**TASK STATEMENT**
Only one stretch of the records below should be repeated. It starts with the line containing "common name: deer" and goes on through the line containing "category: bellbird", exactly as written.
── EXERCISE MATERIALS ──
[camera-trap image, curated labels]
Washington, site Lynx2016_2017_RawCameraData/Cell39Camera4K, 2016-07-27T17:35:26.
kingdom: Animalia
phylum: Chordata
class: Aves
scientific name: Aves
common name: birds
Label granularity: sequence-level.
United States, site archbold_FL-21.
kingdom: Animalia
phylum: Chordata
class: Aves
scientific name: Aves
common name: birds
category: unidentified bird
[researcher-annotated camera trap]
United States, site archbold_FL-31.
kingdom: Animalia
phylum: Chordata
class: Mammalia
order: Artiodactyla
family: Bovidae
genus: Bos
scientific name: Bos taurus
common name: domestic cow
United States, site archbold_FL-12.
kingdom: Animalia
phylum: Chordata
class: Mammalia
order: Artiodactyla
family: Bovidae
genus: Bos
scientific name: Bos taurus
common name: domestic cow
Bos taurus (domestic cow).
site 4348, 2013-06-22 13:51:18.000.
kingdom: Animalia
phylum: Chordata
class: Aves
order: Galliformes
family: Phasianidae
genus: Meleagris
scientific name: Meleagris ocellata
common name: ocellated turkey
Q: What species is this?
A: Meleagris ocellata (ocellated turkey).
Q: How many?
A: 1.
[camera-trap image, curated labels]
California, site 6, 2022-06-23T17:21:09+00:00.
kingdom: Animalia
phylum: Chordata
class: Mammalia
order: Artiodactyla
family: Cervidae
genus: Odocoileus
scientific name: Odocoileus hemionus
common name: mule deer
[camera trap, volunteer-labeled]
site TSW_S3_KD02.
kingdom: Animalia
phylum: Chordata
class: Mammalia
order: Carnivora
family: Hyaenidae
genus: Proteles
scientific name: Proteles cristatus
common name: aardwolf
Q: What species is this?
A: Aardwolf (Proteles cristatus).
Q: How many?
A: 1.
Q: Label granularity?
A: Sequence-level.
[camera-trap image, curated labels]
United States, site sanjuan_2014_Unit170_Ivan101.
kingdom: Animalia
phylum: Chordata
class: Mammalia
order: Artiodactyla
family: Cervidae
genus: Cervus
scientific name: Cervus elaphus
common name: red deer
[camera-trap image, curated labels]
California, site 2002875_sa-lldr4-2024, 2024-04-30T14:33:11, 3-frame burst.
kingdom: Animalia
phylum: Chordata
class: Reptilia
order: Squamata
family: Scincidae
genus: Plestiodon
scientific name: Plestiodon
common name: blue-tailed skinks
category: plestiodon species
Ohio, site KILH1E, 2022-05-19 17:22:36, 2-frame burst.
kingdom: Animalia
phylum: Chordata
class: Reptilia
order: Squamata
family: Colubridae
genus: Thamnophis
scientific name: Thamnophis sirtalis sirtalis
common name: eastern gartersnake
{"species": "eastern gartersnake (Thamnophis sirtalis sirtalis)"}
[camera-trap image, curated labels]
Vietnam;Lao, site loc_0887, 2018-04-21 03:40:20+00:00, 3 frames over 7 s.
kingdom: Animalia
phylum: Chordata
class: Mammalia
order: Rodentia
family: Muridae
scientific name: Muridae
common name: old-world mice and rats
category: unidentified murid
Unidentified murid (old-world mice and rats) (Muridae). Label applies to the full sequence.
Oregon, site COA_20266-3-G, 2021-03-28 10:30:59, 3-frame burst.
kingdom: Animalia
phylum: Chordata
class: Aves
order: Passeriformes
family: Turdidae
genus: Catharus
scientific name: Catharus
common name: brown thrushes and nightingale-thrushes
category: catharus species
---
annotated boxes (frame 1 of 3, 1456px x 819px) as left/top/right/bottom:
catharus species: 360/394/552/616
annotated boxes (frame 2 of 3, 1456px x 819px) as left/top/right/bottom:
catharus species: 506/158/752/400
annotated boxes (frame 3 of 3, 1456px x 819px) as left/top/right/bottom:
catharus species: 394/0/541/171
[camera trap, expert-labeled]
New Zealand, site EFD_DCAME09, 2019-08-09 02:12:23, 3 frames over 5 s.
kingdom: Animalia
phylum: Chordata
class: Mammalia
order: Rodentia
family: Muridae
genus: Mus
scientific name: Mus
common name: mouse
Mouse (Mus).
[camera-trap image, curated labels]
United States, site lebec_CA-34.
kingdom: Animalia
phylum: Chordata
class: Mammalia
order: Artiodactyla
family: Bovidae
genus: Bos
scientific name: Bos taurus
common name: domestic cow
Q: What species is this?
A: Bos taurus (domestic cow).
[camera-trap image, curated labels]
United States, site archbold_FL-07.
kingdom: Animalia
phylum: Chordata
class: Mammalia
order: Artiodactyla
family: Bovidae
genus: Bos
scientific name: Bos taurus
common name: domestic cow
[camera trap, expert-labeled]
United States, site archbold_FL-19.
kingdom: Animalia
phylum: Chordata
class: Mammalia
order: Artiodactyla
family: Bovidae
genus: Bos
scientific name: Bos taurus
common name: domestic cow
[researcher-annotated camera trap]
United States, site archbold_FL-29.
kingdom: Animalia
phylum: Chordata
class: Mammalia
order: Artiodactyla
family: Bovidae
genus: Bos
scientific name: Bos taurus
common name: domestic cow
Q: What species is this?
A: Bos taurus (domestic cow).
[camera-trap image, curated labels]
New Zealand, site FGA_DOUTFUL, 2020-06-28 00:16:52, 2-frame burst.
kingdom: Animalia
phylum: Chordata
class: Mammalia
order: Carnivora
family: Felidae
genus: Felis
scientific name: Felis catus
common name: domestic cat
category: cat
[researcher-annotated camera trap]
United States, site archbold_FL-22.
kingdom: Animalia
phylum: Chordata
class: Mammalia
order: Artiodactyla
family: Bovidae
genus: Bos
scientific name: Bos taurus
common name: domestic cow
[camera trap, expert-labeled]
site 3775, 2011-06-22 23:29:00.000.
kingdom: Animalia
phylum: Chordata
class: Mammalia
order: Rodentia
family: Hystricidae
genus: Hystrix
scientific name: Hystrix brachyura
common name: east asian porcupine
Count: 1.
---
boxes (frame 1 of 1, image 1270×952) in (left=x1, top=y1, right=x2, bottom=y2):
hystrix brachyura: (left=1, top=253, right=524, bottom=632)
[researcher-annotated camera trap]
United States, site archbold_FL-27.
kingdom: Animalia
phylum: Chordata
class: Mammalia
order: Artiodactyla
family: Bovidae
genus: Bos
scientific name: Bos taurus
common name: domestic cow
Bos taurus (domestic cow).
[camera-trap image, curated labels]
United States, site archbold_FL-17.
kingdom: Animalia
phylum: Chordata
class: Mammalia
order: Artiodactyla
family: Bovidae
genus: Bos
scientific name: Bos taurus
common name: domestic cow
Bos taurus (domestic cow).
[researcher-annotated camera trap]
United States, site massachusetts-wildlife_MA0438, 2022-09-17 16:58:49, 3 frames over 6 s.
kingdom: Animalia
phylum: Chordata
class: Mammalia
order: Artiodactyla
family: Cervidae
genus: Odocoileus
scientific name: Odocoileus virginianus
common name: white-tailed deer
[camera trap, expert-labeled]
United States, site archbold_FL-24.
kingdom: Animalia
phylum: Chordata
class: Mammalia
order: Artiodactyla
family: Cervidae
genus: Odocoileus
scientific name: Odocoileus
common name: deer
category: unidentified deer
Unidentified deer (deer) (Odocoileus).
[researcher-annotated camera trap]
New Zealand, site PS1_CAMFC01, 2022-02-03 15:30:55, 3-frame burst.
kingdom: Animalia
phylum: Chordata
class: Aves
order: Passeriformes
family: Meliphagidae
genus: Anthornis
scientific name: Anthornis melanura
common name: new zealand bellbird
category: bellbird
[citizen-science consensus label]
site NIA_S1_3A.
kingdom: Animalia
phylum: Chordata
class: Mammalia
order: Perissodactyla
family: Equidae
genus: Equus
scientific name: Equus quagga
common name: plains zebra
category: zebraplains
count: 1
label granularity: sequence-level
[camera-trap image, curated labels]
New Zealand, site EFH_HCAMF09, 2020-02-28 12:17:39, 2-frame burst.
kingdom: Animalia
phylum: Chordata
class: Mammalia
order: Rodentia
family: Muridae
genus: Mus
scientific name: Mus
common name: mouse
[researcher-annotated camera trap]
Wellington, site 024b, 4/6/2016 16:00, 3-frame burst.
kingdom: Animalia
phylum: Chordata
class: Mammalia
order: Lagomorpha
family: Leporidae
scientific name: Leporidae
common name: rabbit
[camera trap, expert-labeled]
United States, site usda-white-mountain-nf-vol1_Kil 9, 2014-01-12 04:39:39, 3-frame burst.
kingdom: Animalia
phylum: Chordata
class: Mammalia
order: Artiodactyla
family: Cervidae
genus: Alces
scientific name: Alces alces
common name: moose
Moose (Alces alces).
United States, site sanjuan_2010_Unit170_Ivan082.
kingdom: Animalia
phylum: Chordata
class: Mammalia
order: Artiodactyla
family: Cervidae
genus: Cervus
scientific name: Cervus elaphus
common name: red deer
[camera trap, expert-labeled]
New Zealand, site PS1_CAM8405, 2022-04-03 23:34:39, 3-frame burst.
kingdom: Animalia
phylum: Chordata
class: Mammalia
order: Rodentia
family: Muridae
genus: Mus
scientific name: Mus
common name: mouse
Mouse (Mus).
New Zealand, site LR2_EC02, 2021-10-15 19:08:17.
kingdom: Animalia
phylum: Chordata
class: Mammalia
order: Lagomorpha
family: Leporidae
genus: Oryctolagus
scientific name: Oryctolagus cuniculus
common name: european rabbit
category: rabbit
───
**YOUR SOLUTION**
common name: deer
category: unidentified deer
Unidentified deer (deer) (Odocoileus).
[researcher-annotated camera trap]
New Zealand, site PS1_CAMFC01, 2022-02-03 15:30:55, 3-frame burst.
kingdom: Animalia
phylum: Chordata
class: Aves
order: Passeriformes
family: Meliphagidae
genus: Anthornis
scientific name: Anthornis melanura
common name: new zealand bellbird
category: bellbird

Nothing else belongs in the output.